» The task
Give only the number of lines in the rows below that contain the word "window".

» Given entries
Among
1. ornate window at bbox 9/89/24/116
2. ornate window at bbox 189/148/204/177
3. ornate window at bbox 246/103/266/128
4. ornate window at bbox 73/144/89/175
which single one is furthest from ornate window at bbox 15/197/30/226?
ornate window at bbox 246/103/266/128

» Exercise output
6